═══ DATASET ENTRIES

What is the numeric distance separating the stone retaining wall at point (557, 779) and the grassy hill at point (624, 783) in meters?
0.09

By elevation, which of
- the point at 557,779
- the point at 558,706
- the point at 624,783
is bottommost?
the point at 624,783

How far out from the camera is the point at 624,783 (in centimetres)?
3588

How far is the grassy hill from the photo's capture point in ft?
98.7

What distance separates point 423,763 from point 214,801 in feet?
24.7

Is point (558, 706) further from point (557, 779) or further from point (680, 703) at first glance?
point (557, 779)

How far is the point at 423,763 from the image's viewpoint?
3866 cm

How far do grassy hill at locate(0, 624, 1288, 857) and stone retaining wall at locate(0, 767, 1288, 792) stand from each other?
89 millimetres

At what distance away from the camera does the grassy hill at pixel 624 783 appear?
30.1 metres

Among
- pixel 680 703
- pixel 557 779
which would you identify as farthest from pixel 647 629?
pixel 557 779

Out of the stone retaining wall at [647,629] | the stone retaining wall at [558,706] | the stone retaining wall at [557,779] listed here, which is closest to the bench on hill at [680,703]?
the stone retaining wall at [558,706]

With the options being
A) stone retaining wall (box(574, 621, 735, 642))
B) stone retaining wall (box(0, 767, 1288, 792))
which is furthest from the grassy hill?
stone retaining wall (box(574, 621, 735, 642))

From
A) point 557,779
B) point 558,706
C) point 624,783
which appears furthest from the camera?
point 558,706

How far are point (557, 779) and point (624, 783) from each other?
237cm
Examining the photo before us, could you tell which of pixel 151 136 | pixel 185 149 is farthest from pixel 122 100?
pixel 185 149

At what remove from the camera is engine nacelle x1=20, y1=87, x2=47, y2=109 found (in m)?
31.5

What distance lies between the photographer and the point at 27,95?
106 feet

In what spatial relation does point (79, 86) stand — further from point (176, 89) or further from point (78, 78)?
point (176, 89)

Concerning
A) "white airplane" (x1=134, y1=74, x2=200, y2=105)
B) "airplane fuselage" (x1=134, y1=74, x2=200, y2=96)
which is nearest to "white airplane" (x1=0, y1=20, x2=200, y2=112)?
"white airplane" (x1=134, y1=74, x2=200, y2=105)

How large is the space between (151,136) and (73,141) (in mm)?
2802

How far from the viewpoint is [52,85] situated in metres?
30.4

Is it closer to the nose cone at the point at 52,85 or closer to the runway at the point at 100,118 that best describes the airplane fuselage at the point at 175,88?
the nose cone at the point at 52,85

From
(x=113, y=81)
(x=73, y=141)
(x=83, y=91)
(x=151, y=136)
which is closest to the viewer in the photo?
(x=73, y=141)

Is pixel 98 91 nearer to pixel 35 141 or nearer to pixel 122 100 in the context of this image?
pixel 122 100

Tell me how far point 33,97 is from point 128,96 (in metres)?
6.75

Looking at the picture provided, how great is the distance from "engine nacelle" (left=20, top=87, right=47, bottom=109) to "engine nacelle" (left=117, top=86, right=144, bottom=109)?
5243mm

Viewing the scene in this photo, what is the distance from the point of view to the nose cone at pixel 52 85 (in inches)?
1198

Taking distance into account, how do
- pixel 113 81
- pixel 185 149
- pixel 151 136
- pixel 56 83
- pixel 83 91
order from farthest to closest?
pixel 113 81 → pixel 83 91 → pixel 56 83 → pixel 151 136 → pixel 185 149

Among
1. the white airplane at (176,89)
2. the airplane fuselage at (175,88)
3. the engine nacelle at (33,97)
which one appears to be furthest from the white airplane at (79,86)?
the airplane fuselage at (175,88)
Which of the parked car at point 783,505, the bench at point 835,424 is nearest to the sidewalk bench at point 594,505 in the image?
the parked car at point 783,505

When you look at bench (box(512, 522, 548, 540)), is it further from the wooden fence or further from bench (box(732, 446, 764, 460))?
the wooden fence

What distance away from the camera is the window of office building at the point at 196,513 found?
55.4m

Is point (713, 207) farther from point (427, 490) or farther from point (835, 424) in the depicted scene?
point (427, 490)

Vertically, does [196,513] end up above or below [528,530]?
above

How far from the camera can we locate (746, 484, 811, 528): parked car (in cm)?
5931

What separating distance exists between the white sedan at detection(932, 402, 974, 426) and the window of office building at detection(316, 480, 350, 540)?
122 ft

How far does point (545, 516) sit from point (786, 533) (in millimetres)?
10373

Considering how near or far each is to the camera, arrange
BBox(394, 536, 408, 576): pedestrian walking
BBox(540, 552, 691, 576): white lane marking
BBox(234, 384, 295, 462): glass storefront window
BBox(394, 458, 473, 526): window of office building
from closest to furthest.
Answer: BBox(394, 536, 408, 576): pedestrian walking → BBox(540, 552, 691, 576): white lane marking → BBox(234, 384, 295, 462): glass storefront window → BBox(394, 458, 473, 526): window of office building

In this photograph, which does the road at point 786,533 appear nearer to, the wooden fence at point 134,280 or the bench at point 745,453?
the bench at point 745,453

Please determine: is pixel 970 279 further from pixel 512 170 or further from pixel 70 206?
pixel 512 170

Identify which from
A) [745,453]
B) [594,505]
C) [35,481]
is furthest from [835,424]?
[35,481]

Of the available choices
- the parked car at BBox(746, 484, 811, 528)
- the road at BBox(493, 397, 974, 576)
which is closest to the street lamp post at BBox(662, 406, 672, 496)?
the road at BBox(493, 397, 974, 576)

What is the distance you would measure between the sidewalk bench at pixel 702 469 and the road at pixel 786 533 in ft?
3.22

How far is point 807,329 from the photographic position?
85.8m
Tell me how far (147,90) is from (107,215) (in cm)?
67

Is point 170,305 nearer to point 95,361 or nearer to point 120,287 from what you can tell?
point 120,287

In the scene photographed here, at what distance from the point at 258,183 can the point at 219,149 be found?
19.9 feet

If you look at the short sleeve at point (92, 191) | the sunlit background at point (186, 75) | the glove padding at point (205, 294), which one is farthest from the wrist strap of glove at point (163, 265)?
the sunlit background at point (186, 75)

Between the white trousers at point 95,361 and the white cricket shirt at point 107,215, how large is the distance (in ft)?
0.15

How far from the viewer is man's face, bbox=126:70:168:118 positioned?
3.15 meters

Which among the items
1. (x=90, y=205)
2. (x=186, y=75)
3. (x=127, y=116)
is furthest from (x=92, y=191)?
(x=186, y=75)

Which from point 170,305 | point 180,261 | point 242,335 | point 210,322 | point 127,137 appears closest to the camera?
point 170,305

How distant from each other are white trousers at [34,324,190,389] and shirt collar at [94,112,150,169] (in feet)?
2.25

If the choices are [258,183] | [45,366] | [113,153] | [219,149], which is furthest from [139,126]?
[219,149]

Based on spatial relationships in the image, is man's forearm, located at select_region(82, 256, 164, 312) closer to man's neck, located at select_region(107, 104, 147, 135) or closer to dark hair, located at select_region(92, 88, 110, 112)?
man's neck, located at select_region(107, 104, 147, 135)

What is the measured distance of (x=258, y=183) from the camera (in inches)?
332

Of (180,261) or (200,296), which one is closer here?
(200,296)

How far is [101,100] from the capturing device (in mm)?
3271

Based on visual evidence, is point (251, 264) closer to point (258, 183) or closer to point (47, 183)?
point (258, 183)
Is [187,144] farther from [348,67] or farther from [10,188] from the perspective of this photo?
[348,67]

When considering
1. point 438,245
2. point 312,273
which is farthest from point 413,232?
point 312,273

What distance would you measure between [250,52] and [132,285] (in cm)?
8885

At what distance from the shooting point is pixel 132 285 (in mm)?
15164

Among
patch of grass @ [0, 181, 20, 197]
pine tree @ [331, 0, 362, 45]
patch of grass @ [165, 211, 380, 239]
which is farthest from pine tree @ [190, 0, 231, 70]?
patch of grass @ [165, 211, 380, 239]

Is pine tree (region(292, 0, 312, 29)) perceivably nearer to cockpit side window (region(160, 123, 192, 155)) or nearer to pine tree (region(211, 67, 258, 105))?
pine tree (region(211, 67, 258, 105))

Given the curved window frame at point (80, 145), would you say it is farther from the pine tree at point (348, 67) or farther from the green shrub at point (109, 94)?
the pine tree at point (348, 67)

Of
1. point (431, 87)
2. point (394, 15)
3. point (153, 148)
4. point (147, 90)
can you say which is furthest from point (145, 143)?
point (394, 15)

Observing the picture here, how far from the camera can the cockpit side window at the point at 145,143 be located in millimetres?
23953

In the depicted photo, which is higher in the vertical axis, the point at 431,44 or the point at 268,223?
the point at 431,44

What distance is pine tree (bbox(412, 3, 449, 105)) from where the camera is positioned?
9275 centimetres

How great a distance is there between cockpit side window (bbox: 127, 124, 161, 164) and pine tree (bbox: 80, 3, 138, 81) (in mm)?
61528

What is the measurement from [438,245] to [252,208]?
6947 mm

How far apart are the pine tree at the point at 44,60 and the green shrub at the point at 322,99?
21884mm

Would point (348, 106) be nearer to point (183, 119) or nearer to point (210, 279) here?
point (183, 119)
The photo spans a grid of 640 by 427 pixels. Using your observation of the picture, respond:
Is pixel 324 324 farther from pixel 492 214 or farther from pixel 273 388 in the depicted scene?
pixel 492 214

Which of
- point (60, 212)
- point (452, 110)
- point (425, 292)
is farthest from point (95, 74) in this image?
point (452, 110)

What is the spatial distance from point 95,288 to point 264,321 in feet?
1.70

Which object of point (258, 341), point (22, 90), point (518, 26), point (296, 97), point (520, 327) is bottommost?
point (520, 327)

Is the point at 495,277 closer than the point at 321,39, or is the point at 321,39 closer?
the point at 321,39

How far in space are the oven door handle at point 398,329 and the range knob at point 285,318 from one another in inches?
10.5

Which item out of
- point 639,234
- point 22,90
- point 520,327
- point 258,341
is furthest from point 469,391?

══════

**GOAL**:
Copy out the rows again unchanged, from the line that contains "Observing the picture" through the end of the rows, including both of those lines.

**RESULT OF THE TASK**:
Observing the picture here, how far from the camera can the cockpit side window at the point at 145,143 be located in millimetres?
23953

In the depicted photo, which is higher in the vertical axis, the point at 431,44 or the point at 268,223?
the point at 431,44

What distance is pine tree (bbox(412, 3, 449, 105)) from where the camera is positioned?
9275 centimetres

How great a distance is there between cockpit side window (bbox: 127, 124, 161, 164) and pine tree (bbox: 80, 3, 138, 81) (in mm)?
61528

What is the measurement from [438,245] to [252,208]?
6947 mm

How far apart are the pine tree at the point at 44,60 and the green shrub at the point at 322,99?
21884mm

Would point (348, 106) be nearer to point (183, 119) or nearer to point (210, 279) here?
point (183, 119)
The photo spans a grid of 640 by 427 pixels. Using your observation of the picture, respond:
Is pixel 324 324 farther from pixel 492 214 or farther from pixel 273 388 in the depicted scene?
pixel 492 214

Which of
- point (60, 212)
- point (452, 110)
- point (425, 292)
is farthest from point (95, 74) in this image?
point (452, 110)

What is the spatial distance from point 95,288 to point 264,321 in feet?
1.70

Which object of point (258, 341), point (22, 90), point (518, 26), point (296, 97), point (520, 327) is bottommost?
point (520, 327)

Is the point at 495,277 closer than the point at 321,39, or is the point at 321,39 closer?
the point at 321,39

How far in space are the oven door handle at point 398,329 and the range knob at point 285,318 from one another in inches?
10.5

Which item out of
- point 639,234
- point 22,90
- point 520,327
- point 258,341
is furthest from point 469,391?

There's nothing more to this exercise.